When this boss is murdered in a turf war — occasioning a gloriously surreal display of ballroom dancing at his funeral — it promotes Bin to a de facto leadership level for which he is not ready, and exposes him to attacks. There is a great martial-arts scene scene when opposing wiseguys drag Bin out of his car on a crowded street and he tries taking them all on. But just as they are about to beat him to death, Qiao takes a fateful decision. She produces the handgun that Bin had confiscated from one of his quarrelling consiglieri at the club and fires it in the air. The terrified thugs run, Qiao and Bin are both arrested and the devoted Qiao takes the rap for her boyfriend; she claims the gun belonged to her. When her Dostoevskian five-year prison sentence ends (much longer than his) she finds that life and the Chinese economy and all her old mobbed-up pals have moved on to legitimate businesses well away from her depressed hometown. And Bin himself has gone and found himself a new girlfriend. All her romantic idealism had been for nothing.

So in a spirit of revenge, she sets out to track him down — but also, more ambiguously, and desperately, to track herself down, to track down what possible future now remains for her at the bottom of the social heap in this new go-getting society. The film shows that she becomes a figure of resourcefulness, ingenuity and cunning, hanging out at a restaurant and tricking likely-looking rich male diners out of their money simply by sidling up to them and saying: “I’m her sister — she’s had a miscarriage.” There are more than enough guilty philanderers for the ploy to work at least once. And her own experience with toxic masculine disloyalty has given her a nose for playing this kind of con.

But there’s more to it than just revenge. Qiao has already taken a boat trip to the Three Gorges Dam (the subject of Jia Zhang-ke’s Golden-Lion-winning 2008 film Still Life) and pondered the fact that this is about to obliterate most of the buildings on the landscape. Later has a deeply weird epiphanic experience: a kind of sci-fi transcendence. A talkative chancer on a train tries chatting her up with a ridiculous line about offering her a job in the research unit he runs for investigating UFO sightings. Qiao claims that she has had just such a vision; each knows the other is lying. But there is a kind of passionate or compassionate spark between them, at least here is some romance, some escape, some direction in this fantasy. And then Qiao genuinely does appear to have a cosmic revelation which is to guide her, obscurely, back to Bin, allowing her to bring him home to the shabby little no-horse town they started out in. It’s where they once gazed at an extinct volcano on the skyline and Qiao pondered something she once read — that volcanic ash is the brightest shade of white, because something that burns at such a high temperature has to be pure.

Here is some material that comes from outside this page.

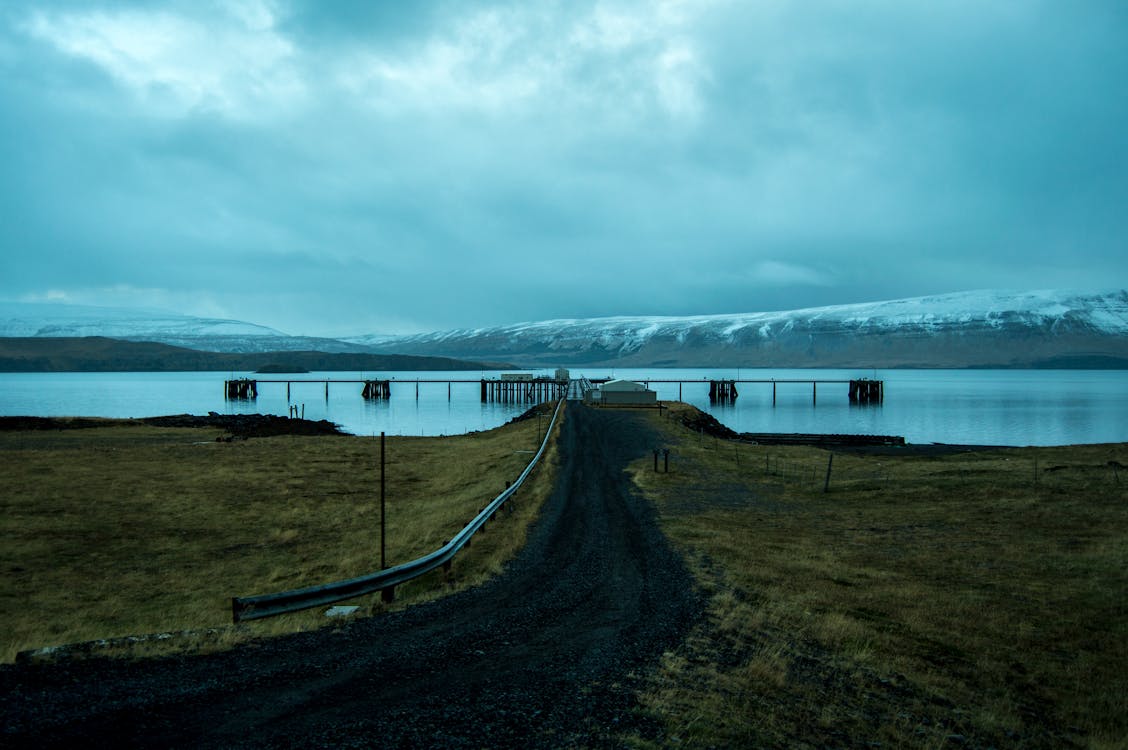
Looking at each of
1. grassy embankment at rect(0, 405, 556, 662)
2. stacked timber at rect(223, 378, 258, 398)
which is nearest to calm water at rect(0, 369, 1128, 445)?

And have Bin and Qiao been burned and tempered and purified by life’s fire? Not quite. They seem to be an ashy, mucky grey. Their life together in this final act has a kind of tragic melancholy. Hard-drinking, hard-living Bin is now a stroke survivor using a wheelchair — a greatly reduced figure, like a malevolent version of Mr Rochester in Jane Eyre, but quite without the redemptive experience of love. Qiao herself is older, almost an old woman, but strong, self-reliant, almost a jianghu gang boss on her own account and unburdened by illusions and desires. What does the ending of Ash Is Purest White mean — and what does its middle or beginning mean? I’m not sure. It feels like a gripping parable for the vanity of human wishes, and another impassioned portrait of national malaise.